Breeding the Greenface Peacock (Aulonocara saulosi): an eastern-shore Lake Malawi sand-forager and maternal mouthbrooder, with harem setup, sexing and fry care.

Overview

Aulonocara saulosi, the Greenface Peacock, is endemic to Lake Malawi, occurring on the eastern shore south of the Mozambique border near Masinje, typically at around 12 m depth. It reaches about 9.2 cm standard length, feeds on sand-dwelling invertebrates and is listed as Least Concern on the IUCN Red List (2018). Like all Aulonocara it is a maternal mouthbrooder.

Sexing

Aulonocara are strongly sexually dichromic. Males are far more colourful with elongated dorsal and anal fins, while females remain a drab silver or brown. The contrast makes the sexes easy to tell apart in mature fish.

Conditioning

Reflecting its diet of sand-dwelling invertebrates, condition breeding stock over a sandy bottom with a varied micropredator diet of fine prepared and small live or frozen foods.

Breeding Setup

Use the standard Aulonocara harem of one male with several females over sand with rocky shelter. Keeping multiple females spreads the male's attention and reduces harassment.
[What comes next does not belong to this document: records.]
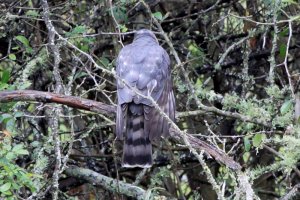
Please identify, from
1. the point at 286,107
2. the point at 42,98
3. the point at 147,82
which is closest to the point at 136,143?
the point at 147,82

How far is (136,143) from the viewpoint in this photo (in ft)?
14.8

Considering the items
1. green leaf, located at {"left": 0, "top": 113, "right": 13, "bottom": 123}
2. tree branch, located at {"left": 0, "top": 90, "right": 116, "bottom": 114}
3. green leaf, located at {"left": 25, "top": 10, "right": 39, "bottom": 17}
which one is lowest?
green leaf, located at {"left": 0, "top": 113, "right": 13, "bottom": 123}

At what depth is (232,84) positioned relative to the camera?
20.1 ft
Spawning Behavior & Trigger

As a maternal mouthbrooder, the female spawns and takes the eggs into her mouth; fertilisation follows the genus egg-spot pattern, with the male displaying anal-fin spots that the female attempts to collect, prompting release of milt. Detailed species-specific spawning accounts are limited, so behaviour is described at genus level.

Egg & Fry Care

The female incubates the brood orally for roughly three weeks before releasing free-swimming fry, in line with the genus. Because Aulonocara species hybridise readily, keep other peacocks out of the breeding tank.